Of course, the content or communication conveyed above the Call-To-Action should be compelling and exciting enough to motivate the person to take the desired action.

3.  Community

The program cannot rest on its learning laurels alone. It needs to build in a community voice. If it's only geared to telling about a brand, it's a one-way conversation. There needs to be a community element where participants are interacting with each other.

Include ways to pull participants together as part of a community for peer-to-peer discussions that support the brand's narrative. Add in a third-party voice, such as product reviews. When a community and a third-party voice are joined to discuss the attributes of specific products or a brand, the messaging is much more powerful.

4.  Recognition/Rewards

As you develop your program, consider who is paying for these people to come. Are they coming on their own (organically), or is the employer paying for the peoples' time? For programs designed to build brand advocacy, people generally participate voluntarily and are not compensated by their employer.
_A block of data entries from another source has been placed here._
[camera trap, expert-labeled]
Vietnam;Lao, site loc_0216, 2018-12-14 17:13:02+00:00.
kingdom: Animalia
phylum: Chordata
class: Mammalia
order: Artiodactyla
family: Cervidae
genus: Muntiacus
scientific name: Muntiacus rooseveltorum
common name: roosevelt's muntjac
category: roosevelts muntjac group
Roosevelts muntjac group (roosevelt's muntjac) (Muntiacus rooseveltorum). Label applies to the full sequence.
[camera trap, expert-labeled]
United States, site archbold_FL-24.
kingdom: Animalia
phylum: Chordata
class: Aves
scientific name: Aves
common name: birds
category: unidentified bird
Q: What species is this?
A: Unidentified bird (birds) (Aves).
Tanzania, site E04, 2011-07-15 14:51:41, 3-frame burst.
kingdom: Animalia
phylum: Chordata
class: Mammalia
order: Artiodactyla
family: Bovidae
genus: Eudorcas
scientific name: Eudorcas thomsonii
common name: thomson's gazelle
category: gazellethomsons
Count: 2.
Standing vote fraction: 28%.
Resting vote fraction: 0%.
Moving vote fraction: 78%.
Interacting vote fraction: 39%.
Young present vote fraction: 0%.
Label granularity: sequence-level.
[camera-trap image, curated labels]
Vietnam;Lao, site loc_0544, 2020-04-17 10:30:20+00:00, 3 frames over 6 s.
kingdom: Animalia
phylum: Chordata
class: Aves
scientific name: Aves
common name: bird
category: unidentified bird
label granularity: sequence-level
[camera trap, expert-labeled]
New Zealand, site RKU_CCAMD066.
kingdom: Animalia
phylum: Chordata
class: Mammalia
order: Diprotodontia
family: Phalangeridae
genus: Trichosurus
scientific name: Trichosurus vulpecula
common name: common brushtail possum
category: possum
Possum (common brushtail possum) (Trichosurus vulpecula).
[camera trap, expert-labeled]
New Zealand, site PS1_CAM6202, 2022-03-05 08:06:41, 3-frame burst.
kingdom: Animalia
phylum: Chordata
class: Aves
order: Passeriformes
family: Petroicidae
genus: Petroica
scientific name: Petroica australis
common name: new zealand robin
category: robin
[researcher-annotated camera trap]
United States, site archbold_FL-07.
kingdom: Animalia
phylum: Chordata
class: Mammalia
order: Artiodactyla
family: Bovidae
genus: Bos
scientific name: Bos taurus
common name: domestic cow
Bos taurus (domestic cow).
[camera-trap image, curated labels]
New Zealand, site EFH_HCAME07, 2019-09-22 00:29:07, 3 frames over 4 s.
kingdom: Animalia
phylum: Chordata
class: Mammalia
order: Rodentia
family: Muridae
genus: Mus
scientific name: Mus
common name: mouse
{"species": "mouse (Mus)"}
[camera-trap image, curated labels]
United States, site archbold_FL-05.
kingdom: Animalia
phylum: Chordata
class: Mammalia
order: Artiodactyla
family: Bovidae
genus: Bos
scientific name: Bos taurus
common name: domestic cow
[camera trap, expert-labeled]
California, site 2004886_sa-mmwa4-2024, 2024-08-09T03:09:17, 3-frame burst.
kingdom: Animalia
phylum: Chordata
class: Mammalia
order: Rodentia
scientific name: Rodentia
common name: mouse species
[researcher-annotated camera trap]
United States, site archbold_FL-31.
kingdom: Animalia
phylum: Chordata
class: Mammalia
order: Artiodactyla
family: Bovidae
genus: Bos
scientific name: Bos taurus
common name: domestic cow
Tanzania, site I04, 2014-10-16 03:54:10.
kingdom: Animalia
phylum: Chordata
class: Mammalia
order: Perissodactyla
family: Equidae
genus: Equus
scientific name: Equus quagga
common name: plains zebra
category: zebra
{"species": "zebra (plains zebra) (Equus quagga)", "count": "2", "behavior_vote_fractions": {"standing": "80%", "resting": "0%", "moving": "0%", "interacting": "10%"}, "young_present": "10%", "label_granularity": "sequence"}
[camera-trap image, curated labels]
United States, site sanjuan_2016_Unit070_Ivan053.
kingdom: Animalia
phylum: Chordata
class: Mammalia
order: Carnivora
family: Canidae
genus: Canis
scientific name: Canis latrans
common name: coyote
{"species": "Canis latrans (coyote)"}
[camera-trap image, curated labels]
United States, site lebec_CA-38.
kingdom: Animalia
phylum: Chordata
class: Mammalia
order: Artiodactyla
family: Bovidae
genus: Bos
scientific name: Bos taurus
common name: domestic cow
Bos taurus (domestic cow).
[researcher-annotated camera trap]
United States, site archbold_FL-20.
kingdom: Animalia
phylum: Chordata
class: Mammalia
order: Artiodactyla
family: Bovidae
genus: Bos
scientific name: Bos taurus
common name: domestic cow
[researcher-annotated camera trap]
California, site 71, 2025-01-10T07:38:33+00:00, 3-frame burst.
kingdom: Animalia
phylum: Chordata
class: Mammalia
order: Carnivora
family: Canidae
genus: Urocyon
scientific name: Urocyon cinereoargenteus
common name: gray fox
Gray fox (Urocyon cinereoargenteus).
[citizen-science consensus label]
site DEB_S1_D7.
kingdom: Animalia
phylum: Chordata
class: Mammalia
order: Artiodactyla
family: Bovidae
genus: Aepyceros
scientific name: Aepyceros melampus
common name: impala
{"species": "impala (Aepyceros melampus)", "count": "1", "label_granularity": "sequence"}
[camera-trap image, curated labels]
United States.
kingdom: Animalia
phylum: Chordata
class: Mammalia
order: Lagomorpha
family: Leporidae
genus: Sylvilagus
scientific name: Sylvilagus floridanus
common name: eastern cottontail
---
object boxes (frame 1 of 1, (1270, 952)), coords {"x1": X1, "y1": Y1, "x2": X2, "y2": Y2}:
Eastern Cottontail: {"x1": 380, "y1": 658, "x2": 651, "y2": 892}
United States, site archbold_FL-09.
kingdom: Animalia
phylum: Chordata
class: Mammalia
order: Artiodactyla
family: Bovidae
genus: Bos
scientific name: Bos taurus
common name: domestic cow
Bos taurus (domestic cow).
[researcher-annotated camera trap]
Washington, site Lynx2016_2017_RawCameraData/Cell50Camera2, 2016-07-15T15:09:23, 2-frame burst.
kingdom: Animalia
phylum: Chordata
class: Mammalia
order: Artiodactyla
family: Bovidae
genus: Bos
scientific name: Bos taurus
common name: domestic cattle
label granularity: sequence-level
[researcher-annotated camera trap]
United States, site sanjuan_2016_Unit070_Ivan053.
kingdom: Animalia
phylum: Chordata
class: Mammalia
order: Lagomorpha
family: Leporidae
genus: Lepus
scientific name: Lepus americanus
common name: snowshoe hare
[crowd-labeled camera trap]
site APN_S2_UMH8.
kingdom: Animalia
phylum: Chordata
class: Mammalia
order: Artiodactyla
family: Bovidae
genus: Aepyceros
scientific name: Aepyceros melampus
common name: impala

It's imperative to recognize and be respectful of your participants' time. People want recognition for their time, effort, and achievements. Recognize and elevate them within the community pillar. It's a great way to nurture your community and generate enthusiasm for the program.

There are so many ways to recognize and reward participants. Some of these include:

  • Leaderboards and badging: Deliver these using gamification methods
  • Status levels: Send top status level participants recognition through the mail
  • Program currency: Participants can use currency to redeem points for merchandise

Find creative ways to recognize or reward participants throughout the course of the program. It helps to reinforce the value of what took place and encourages the use of what was learned in real-life settings.

Deliver Consistent Content On Set Schedules

At some point in life, many of us have heard, "Consistency is key to (fill in the blank)." The truth is, this adage is spot on most of the time, and it certainly is when it comes to delivering content on a consistent schedule. When content is done right, participants eagerly await the next program refresh when new training pieces are added.

Content is what breathes life into the pillars mentioned above. Committing to delivering new, relevant training content on a consistent schedule works wonders for driving repeat visits to your program. When participants know they can depend on accessing new content on a regular schedule, they will come back again and again.

Design To Deliver

Remember that there's no such thing as a one-size-fits-all corporate eLearning program. There are many things to consider in developing a successful eLearning program designed to increase brand advocacy.

Start by identifying your target audience, measuring their sentiment toward your brand, and understanding the landscape of who else is vying for their attention. Align this information with your goals to design an eLearning program that delivers increased brand awareness and advocacy among your target audience.

What design elements have you implemented to help drive brand advocacy? I'd like to understand how successful they've been to your efforts.